— PROBLEM TO SOLVE —
Every line below from the one with "Kirchner Ernst Ludwig" through the one with "1 - Apple Wants" is to be repeated exactly, with no picture among them.

— EXERCISE MATERIAL —
○ ○ ○ ○ ○

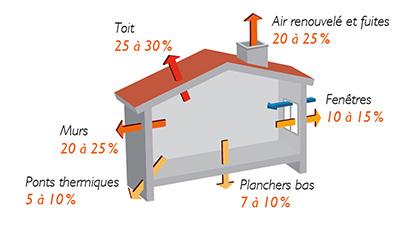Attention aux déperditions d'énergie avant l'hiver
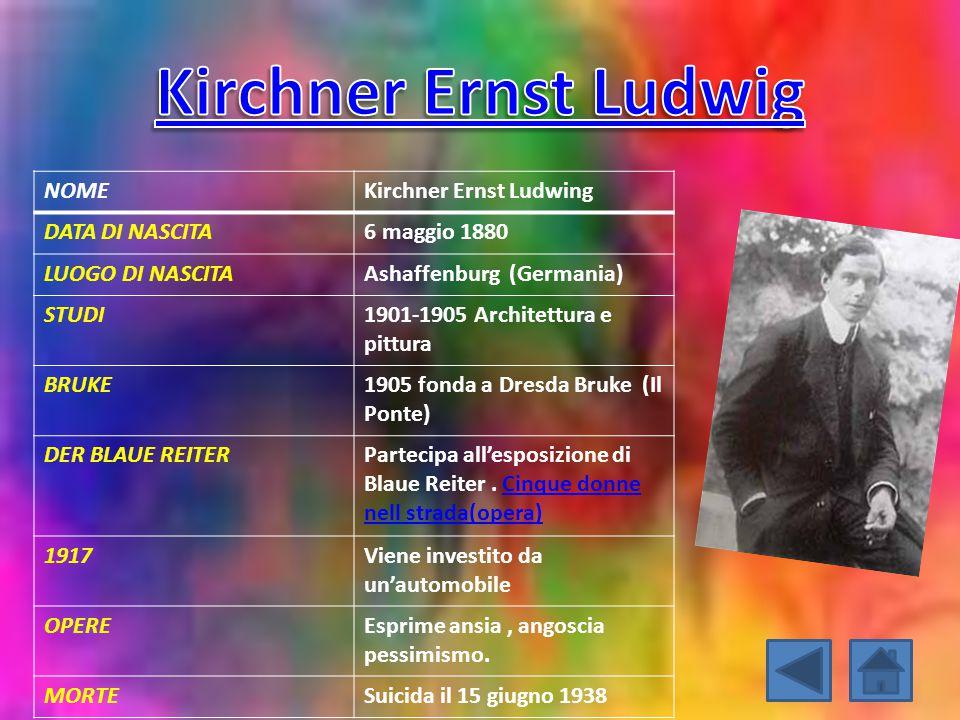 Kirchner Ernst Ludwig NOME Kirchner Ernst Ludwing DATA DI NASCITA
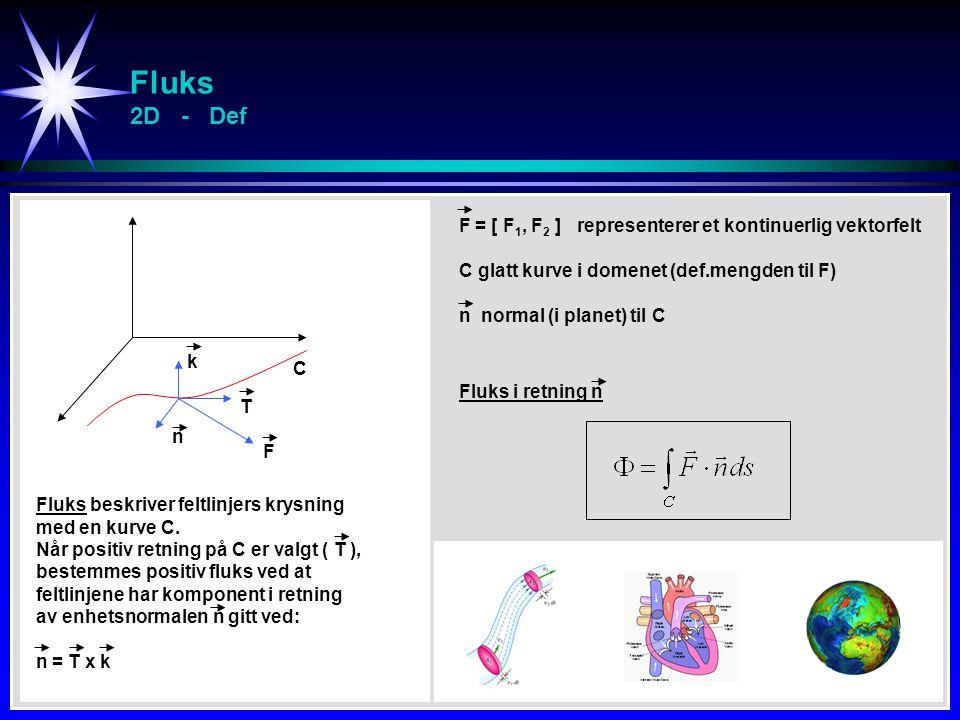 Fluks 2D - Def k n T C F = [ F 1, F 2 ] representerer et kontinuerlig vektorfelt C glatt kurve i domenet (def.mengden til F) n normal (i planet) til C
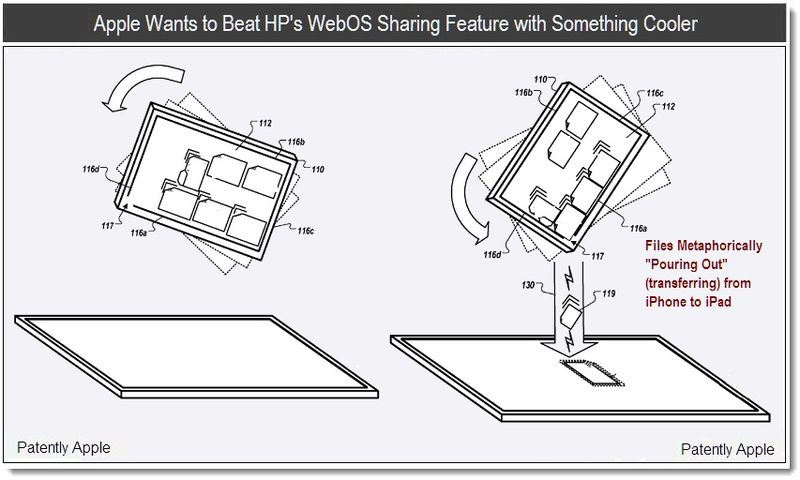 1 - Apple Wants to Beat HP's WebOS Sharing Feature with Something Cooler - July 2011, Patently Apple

○ ○ ○ ○ ○

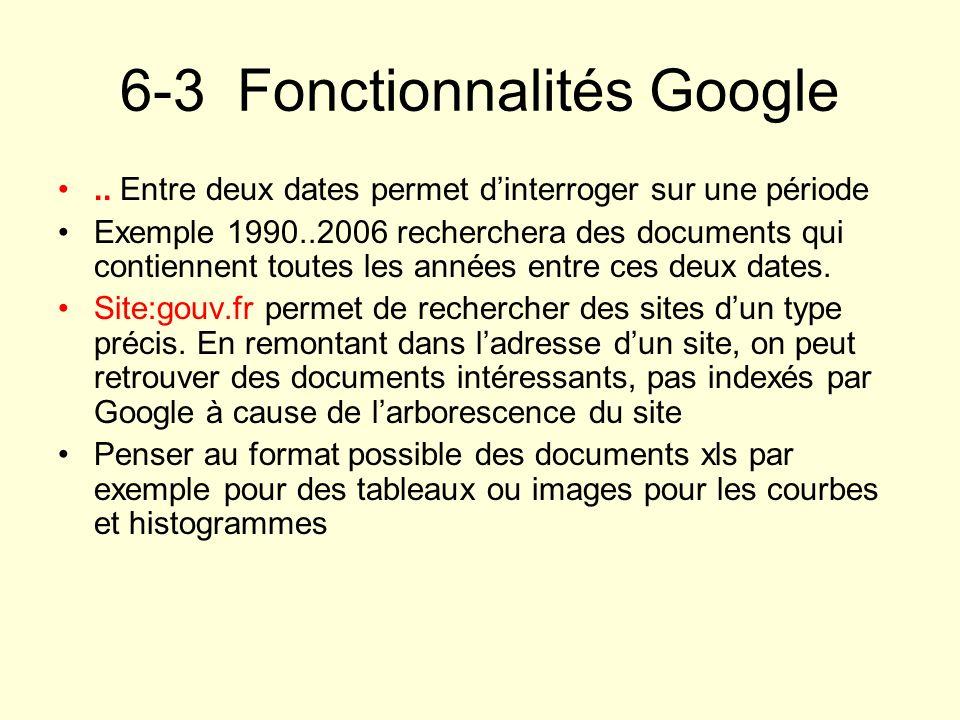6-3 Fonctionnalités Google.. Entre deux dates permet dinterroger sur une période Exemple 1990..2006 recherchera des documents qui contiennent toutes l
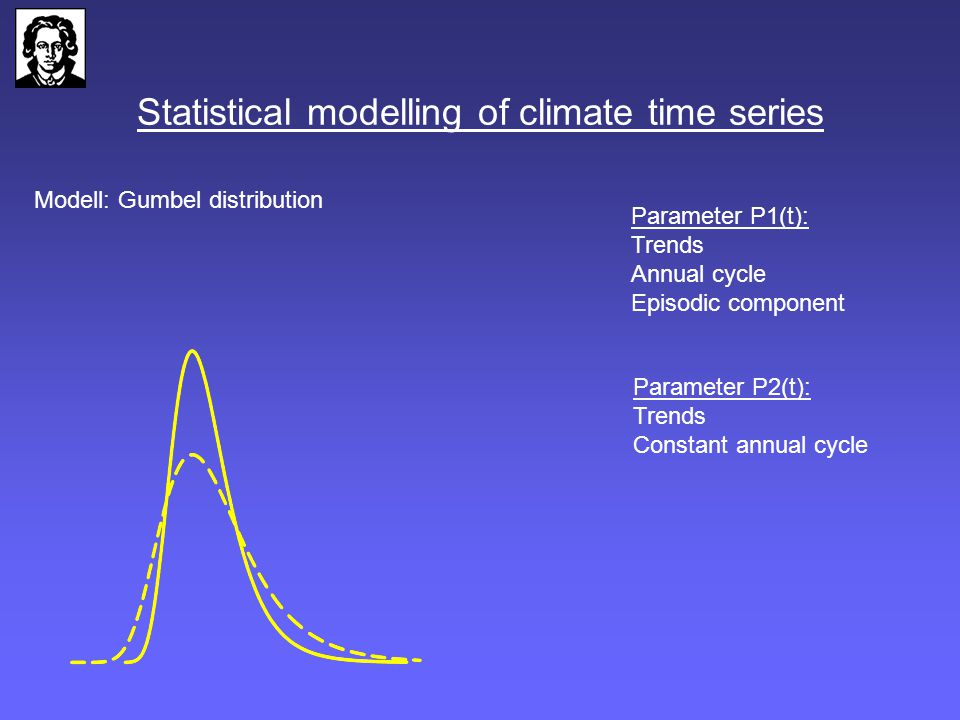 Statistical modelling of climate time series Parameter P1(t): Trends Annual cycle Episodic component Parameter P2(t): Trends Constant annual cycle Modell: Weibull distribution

○ ○ ○ ○ ○

— RESULT —
 Kirchner Ernst Ludwig NOME Kirchner Ernst Ludwing DATA DI NASCITA
 Fluks 2D - Def k n T C F = [ F 1, F 2 ] representerer et kontinuerlig vektorfelt C glatt kurve i domenet (def.mengden til F) n normal (i planet) til C
 1 - Apple Wants to Beat HP's WebOS Sharing Feature with Something Cooler - July 2011, Patently Apple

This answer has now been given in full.